I am currently investigating some strange behaviour with the imul
instruction, because the official Intel manual seems to differ slightly from reality.
The first thing I noticed is that the Intel manual does not consider this example to be a correct instruction:
imul rax, 2
yet both GCC/GAS (with .intel_syntax noprefix
) and NASM accept this instruction without problem. Using objdump -d
showed me this:
48 6b c0 02 imul $0x2,%rax,%rax
meaning it gets translated into a different instruction that is in fact documented in the manual.
I already find this weird and would like to know, why this even exists. The only place I could find this documented was in the NASM instruction set and, weirdly enough, in the Description of the imul
instruction in the Intel manual.
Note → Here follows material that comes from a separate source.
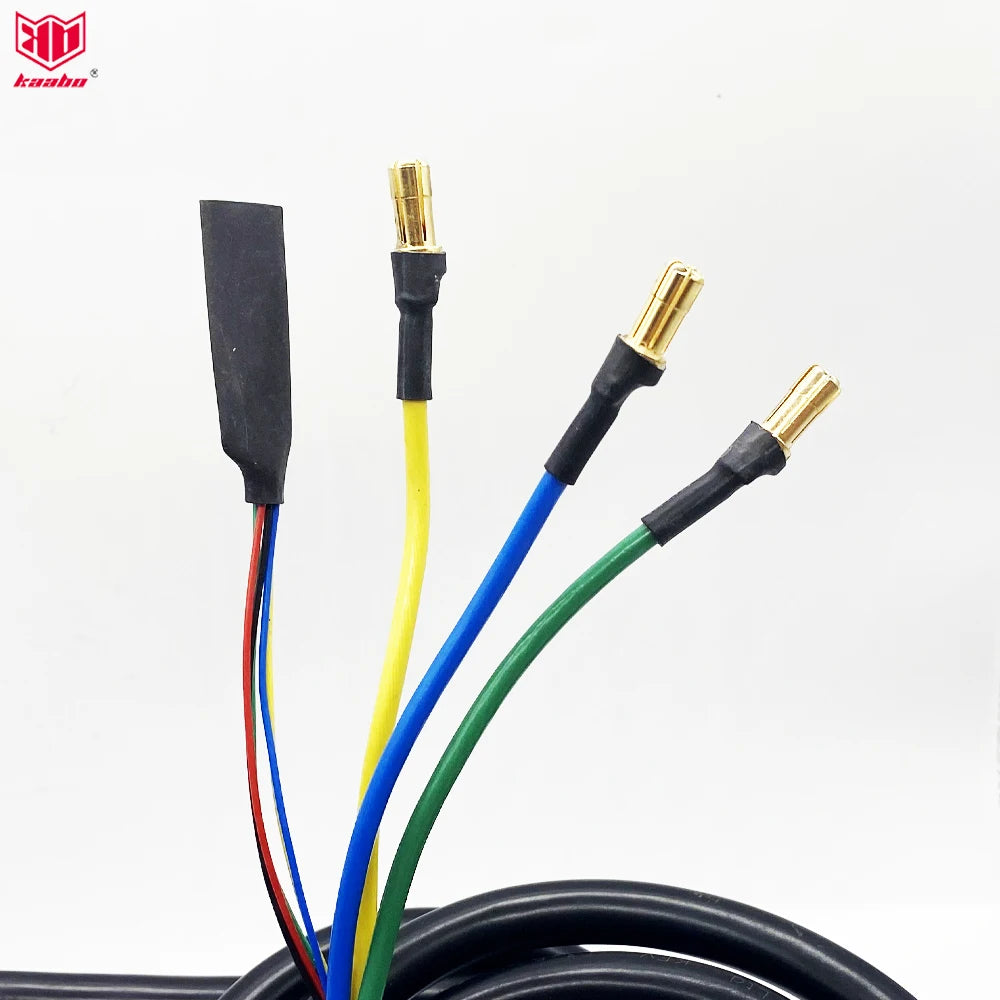 Kaabo Wolf King GT Pro Front Motor 72V 2000W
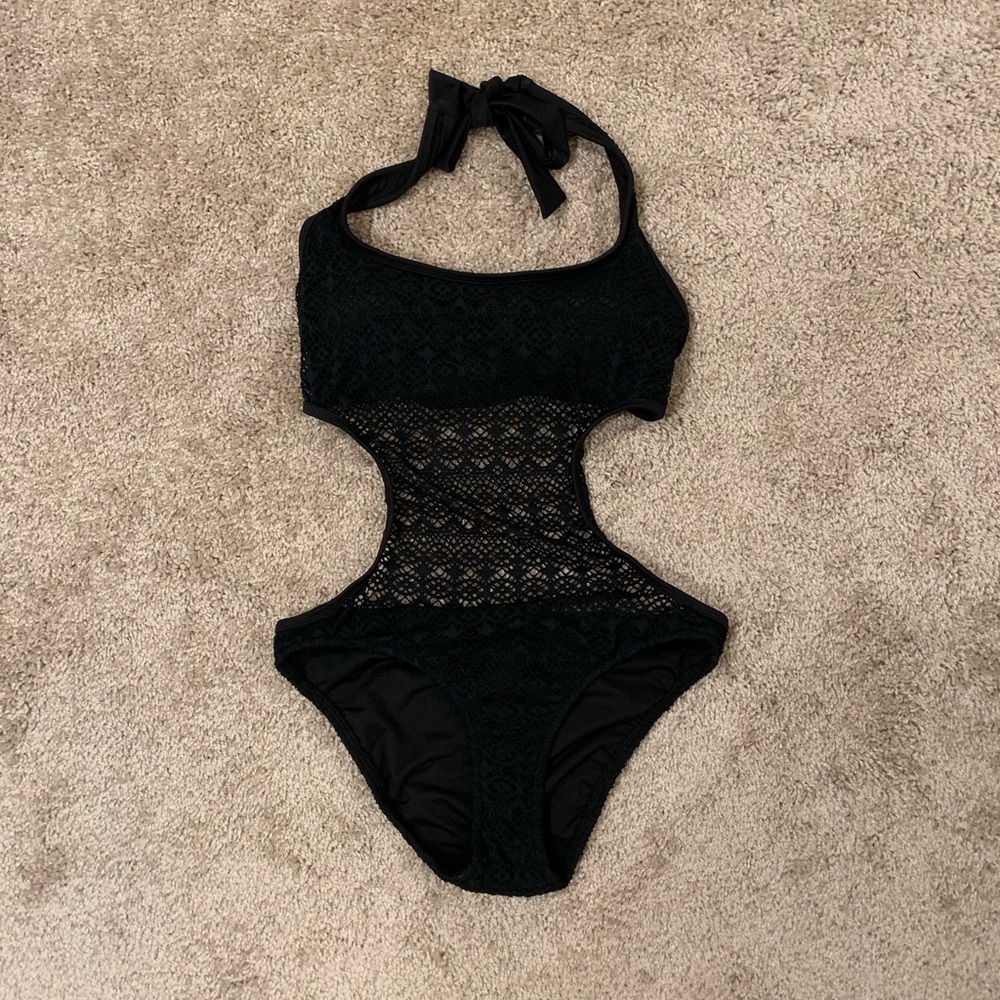 One-piece Swimsuit By Venus.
The latter reads:
- Two-operand form — With this form the destination operand (the first operand) is multiplied by the source operand (second operand). The destination operand is a general purpose register and the source operand is an immediate value, a general-purpose register, or a memory location. The intermediate product (twice the size of the input operand) is truncated and stored in the destination operand location.
That is inconsistent with the Opcode table of that same instruction.
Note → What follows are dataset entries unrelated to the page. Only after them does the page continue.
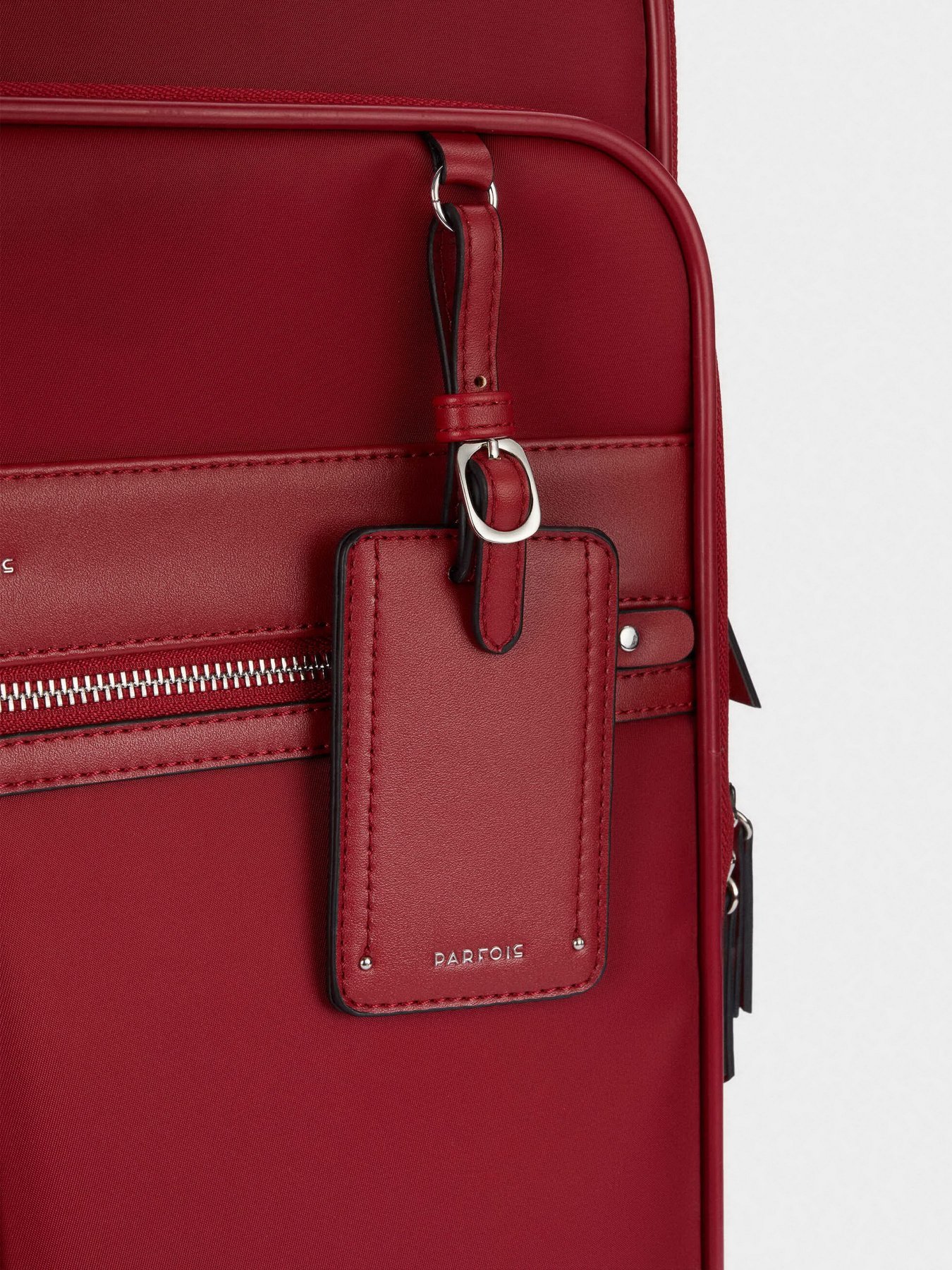 Валіза Parfois модель 5606428919006 Фото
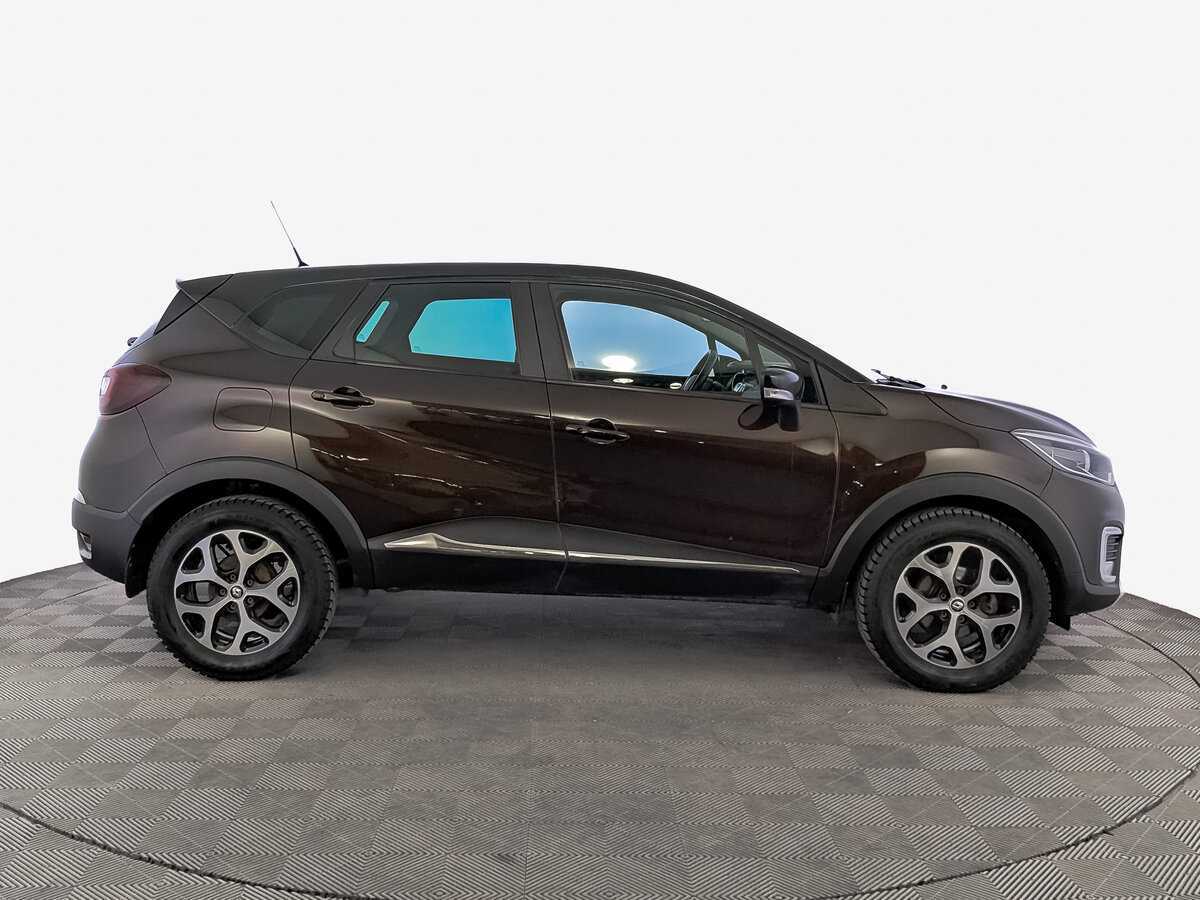 Renault Kaptur, 2019 - 138 602 км. | Фото №4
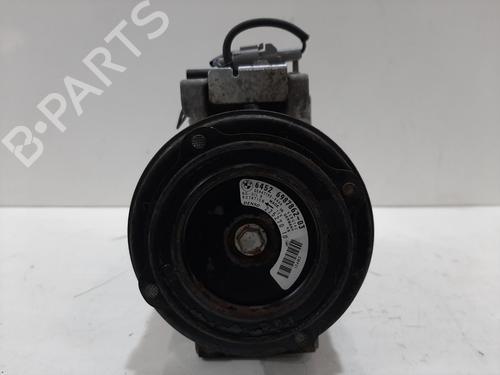 AC compressor BMW 1 Convertible (E88) 118 d | BP28138216M34 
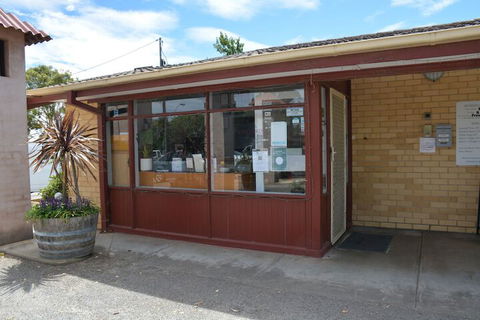 Angaston Vineyards Motel - eAccommodation 1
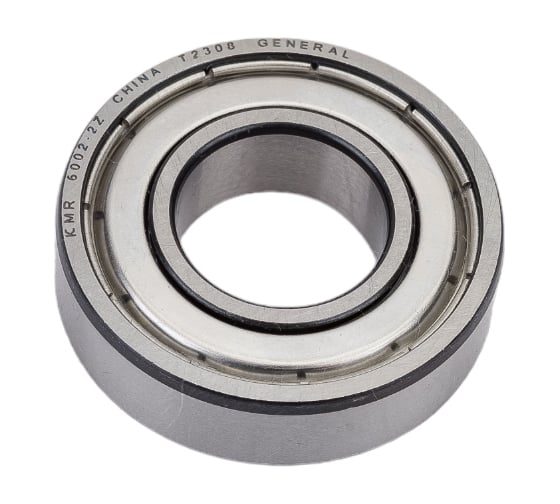 Изображение товара Подшипник KMR 6002-2Z 00-00002784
The NASM instruction set also mentions imul reg64, sbytedword
and imul reg64, imm
instructions, neither of which I understand what they mean. imm
would imply that 64-bit immediates could be used as well, would it not? And the meaning of sbytedword
is unclear to me.
Now to the 32-bit immediates: The NASM instruction set mentions imul reg64, imm32
while both the Intel manual and the NASM set mention imul r64, r/m64, imm32
. However, normally when an immediate of a lower bitcount than the destination operand is used, the Intel manual specifically mentions sign-extension in the description column of the Opcode table. In this case, it is not mentioned, so I wondered what would happen if I happened to use a negative 32-bit immediate (in other words, requiring all 32 bits).
This is the assembly code I tested this with:
global imm_test
section .text
imm_test:
mov rax, rdi
imul rax, 0xFFDFFFFF
ret
Then I called the imm_test function from C:
#include <stdio.h>
int imm_test(int n);
int main() {
printf("%d\n", imm_test(1));
return 0;
}
If that 32-bit immediate were to be sign-extended, the value I would assume would have to be printed is -2097153
, which, when using NASM to assemble and GCC to compile and link, is exactly what is printed.
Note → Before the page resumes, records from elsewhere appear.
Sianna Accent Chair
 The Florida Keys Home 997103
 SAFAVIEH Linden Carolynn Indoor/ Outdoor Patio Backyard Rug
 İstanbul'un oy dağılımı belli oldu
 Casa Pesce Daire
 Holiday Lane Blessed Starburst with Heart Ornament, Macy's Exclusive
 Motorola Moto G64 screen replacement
And yet NASM gives me this warning:
test.asm:7: warning: signed dword immediate exceeds bounds [-w+number-overflow] test.asm:7: warning: dword data exceeds bounds [-w+number-overflow]
However, looking at the disassembly again, the instruction is encoded exactly the way I would expect it to be:
48 69 c0 ff ff df ff imul $0xffffffffffdfffff,%rax,%rax
It's a 32-bit immediate sign-extended to 64-bit.
When I change the syntax of the assembly code to GAS's .intel_syntax noprefix
like so:
.intel_syntax noprefix
.global imm_test
.text
imm_test:
mov rax, rdi
imul rax, 0xFFDFFFFF
ret
and try to assemble this with the GNU assembler, I don't just get a warning, I get an error:
test.S: Assembler messages: test.S:8: Error: operand type mismatch for `imul
Changing the imul
instructions to the properly documented imul rax, rax, 0xFFDFFFFF
version does not change anything.
So I'm wondering, why is the documentation for imul
so inconsistent, and why are 32-bit immediates officially supported (and also work correctly), yet they give errors or warnings?